Big plans - and big obstacles - for downtown Kingman's dreamers

Parking, traffic among issues for Kingman's Old Town

Werner Fleischmann rests on a railing inside the lobby of the Brunswick Hotel, which has been stripped down in preparation for renovation. Due to the economy and other factors, it will probably be at least two years before the hotel re-opens, he said. (HUBBLE RAY SMITH/Miner)

Werner Fleischmann rests on a railing inside the lobby of the Brunswick Hotel, which has been stripped down in preparation for renovation. Due to the economy and other factors, it will probably be at least two years before the hotel re-opens, he said. (HUBBLE RAY SMITH/Miner)

KINGMAN - With his thick European accent and expressive hands, Swiss investor Werner Fleischmann describes his plans to restore the Brunswick Hotel and turn downtown Kingman into a destination - but there's a lot that has to happen first, and these kinds of changes don't occur overnight.

In the meantime, however, the hotel's interior has been stripped down to bare wooden floors and walls, a cavernous shell with unlimited possibilities in the eyes of Fleischmann, principal of Fleischmann Immobilien, a real estate investment firm in Wienfelden, Switzerland.

He wants to bring the 36 hotel rooms up to modern standards with energy-efficient windows, central heating and cooling and the sort of bathroom amenities that today's hotel guests deem a necessity.

Most importantly, he wants to maintain the Old West look and feel of the registered national landmark.

"I like to bring it back to 1909," Fleischmann said during a business trip to Kingman in March. "This is the reason why we stripped the carpet.
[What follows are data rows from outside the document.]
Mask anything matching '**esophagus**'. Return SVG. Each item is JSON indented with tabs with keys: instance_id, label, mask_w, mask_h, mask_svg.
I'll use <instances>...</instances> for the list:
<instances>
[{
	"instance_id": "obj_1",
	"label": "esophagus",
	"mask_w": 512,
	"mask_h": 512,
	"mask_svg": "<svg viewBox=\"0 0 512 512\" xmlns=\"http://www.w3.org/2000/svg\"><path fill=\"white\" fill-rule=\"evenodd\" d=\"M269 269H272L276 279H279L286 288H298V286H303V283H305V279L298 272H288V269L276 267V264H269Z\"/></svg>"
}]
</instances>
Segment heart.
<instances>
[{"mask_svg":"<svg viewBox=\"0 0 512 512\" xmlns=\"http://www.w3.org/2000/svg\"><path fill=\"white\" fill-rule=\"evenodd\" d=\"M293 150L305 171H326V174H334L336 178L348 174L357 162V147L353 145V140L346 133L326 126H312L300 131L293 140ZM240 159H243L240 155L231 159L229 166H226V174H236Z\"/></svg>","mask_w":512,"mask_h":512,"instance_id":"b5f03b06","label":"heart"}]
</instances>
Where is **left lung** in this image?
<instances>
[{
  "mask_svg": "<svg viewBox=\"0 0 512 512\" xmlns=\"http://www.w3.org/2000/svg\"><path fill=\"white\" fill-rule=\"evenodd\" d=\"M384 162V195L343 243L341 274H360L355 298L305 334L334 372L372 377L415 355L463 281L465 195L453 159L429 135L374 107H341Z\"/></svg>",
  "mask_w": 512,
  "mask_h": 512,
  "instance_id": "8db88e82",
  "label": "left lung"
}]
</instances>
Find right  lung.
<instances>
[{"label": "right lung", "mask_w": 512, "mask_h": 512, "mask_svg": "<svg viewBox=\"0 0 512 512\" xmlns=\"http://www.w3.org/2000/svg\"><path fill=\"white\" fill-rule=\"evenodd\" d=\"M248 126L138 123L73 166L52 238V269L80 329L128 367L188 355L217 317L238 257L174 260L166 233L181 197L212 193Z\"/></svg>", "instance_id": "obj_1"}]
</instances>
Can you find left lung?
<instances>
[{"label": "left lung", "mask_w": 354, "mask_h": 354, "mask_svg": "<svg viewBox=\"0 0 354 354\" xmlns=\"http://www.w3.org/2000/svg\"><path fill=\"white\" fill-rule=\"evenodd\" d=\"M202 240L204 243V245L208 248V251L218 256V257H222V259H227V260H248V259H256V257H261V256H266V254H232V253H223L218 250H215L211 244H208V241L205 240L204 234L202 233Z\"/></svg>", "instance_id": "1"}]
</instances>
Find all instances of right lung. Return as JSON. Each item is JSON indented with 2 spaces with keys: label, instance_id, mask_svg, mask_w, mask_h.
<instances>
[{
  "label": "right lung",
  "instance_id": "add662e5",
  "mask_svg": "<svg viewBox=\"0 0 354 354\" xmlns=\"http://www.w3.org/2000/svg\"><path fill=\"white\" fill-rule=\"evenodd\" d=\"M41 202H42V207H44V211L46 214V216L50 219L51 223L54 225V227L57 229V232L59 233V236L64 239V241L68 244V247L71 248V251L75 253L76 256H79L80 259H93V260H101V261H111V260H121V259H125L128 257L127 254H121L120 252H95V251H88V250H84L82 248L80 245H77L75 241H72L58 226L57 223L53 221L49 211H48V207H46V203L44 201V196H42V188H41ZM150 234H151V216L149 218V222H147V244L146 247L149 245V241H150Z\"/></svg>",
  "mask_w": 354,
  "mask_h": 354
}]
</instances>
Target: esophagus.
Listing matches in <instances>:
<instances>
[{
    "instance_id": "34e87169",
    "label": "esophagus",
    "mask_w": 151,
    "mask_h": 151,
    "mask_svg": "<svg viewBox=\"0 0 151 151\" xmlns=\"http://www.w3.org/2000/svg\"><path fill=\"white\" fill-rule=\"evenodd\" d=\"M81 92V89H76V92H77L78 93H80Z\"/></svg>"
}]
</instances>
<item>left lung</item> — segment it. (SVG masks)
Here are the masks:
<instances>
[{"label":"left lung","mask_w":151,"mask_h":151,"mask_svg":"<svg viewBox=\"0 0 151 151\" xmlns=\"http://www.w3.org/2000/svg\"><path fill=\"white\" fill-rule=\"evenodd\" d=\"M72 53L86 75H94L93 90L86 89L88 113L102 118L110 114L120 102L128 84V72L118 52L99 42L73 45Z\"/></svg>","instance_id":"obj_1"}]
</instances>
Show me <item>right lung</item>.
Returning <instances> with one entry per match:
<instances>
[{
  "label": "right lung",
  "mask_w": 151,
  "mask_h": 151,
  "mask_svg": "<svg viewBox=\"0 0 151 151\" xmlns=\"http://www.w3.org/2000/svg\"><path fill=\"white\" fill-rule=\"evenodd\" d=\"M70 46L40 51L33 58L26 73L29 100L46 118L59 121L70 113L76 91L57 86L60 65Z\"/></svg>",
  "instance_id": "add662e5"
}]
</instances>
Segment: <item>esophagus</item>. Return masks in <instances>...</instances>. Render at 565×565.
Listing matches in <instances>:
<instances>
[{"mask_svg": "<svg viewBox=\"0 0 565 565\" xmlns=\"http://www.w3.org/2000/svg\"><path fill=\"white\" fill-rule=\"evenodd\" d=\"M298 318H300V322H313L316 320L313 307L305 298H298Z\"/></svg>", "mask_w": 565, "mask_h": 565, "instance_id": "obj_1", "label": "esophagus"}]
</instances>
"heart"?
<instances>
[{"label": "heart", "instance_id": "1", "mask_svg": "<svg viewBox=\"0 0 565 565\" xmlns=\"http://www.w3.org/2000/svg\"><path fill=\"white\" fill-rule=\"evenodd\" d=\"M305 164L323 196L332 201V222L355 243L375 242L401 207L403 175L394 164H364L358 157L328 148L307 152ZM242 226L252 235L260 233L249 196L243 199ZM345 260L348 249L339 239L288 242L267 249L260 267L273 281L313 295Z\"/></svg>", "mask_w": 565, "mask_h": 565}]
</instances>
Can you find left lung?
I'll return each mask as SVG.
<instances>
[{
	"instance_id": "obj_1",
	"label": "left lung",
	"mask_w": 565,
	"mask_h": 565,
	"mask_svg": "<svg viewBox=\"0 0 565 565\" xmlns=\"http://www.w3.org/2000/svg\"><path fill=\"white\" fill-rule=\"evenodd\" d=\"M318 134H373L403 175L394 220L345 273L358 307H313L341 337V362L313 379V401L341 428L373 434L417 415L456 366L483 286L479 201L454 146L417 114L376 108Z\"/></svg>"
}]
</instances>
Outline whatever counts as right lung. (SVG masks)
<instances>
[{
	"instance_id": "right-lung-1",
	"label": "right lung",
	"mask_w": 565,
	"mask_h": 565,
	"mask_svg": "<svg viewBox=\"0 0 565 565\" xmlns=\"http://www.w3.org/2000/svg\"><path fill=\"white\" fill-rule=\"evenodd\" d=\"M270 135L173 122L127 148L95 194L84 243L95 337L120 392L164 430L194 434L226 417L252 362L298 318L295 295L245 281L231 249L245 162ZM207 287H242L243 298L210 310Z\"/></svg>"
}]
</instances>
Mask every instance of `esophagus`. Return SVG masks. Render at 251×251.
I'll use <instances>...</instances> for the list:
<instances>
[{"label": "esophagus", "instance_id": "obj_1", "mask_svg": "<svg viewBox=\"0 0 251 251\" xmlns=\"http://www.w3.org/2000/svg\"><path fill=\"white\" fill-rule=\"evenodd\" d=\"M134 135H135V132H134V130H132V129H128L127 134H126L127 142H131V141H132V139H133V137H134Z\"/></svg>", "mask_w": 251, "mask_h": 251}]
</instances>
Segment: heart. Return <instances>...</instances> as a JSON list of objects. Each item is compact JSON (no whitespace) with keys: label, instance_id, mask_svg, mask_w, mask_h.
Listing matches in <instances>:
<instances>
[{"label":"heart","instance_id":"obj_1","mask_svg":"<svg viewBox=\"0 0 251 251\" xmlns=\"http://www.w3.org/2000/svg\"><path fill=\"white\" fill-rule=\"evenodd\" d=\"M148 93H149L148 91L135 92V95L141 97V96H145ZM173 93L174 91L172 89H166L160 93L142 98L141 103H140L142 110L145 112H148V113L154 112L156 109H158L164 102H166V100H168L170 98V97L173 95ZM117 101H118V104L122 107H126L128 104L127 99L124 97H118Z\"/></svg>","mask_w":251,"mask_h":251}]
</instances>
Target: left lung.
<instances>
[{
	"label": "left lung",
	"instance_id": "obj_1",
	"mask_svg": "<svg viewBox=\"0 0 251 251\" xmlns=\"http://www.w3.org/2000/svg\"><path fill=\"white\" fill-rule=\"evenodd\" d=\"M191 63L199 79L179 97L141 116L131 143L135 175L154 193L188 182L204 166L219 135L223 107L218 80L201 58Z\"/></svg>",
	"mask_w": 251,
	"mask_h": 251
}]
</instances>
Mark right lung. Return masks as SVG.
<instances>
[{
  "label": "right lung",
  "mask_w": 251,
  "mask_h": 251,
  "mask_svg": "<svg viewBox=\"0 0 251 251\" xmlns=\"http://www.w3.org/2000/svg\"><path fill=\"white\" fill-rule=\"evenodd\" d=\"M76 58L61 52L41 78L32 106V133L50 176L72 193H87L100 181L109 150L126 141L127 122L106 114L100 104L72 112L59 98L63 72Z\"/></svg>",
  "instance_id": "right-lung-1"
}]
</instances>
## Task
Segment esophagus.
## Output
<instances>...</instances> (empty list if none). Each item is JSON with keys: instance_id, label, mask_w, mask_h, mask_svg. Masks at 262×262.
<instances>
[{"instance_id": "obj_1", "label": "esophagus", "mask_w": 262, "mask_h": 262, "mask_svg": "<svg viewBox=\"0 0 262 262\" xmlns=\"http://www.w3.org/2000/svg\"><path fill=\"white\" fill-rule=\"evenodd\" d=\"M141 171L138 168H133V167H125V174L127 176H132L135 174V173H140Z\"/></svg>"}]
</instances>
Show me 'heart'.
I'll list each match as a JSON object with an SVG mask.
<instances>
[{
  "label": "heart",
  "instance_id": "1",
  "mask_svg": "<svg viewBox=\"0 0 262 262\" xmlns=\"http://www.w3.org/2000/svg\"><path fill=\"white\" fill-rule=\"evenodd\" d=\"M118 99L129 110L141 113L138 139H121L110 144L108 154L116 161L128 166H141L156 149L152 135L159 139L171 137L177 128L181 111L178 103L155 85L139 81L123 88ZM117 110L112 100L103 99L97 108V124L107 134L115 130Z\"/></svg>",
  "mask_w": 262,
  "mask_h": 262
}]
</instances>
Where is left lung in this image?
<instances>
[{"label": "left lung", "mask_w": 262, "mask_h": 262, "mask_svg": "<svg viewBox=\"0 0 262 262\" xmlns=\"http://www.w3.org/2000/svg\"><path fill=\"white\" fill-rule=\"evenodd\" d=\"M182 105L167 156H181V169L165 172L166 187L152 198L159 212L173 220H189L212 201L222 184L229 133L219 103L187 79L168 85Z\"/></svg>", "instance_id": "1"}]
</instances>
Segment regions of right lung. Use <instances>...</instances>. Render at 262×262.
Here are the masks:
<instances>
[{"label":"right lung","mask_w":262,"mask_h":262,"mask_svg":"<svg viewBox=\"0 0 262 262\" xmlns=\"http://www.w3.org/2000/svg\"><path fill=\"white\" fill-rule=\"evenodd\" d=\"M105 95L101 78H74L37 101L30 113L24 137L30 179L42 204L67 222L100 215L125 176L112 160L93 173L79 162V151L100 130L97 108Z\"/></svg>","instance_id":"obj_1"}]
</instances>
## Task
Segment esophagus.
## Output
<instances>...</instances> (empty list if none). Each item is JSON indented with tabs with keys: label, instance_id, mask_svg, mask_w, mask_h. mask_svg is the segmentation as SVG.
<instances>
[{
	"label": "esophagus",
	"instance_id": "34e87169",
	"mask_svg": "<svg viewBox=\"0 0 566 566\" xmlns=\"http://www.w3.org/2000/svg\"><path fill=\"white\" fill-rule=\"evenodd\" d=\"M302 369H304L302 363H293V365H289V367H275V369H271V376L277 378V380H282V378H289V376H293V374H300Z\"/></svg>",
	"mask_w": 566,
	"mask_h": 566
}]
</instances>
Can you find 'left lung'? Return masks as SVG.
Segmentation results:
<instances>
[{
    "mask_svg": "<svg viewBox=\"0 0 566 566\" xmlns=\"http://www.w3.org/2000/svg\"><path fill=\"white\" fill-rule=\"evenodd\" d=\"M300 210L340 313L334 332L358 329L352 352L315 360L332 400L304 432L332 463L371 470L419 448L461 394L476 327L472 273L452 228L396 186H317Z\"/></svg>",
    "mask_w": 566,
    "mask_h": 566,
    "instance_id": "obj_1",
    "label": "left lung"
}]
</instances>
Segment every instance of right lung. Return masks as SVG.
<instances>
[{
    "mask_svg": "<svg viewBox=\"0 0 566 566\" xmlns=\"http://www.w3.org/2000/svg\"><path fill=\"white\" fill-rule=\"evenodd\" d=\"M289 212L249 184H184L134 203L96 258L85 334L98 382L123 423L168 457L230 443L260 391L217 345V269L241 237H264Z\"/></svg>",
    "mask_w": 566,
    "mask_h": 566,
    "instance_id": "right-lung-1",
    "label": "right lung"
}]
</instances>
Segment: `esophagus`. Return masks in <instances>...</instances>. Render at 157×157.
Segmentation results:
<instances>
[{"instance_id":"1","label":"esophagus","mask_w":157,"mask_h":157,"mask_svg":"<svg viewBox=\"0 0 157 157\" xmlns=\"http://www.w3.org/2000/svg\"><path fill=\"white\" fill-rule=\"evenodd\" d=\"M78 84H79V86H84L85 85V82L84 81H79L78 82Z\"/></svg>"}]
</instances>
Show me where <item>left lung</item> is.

We show the wood and original ceiling. We offer a few very rustic cowboy rooms with an original shower outside of the room. Then of course we have a nice restaurant maybe with a bar on the ground floor."

He has already converted a garage in back of the hotel into two suites with a 1950s-style Route 66 theme.

Standing on the second-floor wooden deck in back of the hotel he purchased in 2012, Fleischmann is asked by a woman passing by when he plans to re-open the Brunswick, and if there are any ghosts lurking in the hotel as lore has it. She told him she wants to stay there.

It'll be at least a couple of years before the hotel is ready to open, he answers politely. As far as ghosts, Fleischmann said he slept a few nights in the hotel and all he heard was the train rumbling down the track on the other side of Andy Devine Avenue.

"I don't think that they will be my guest, but it is nice to have remarks like that," he said. "I see the traveler on Route 66. Bikers, people ... they dream from the past. This could be Americans and Europeans because Route 66 is very popular in Europe."

Downtown traffic

Fleischmann met with city officials during his three-day visit to offer help in finding ways to develop downtown Kingman. He's really keen on narrowing Andy Devine Avenue and slowing down traffic through town.

That's how Williams and other small towns have capitalized on Route 66, he said.

"Kingman is a traffic town, so let's play with the history of the train and Route 66," he said. "But if you are there, you like to walk and see different places, nice restaurants, historic hotels and a good atmosphere. This will attract the people from Kingman and tourists from the United States and Europe.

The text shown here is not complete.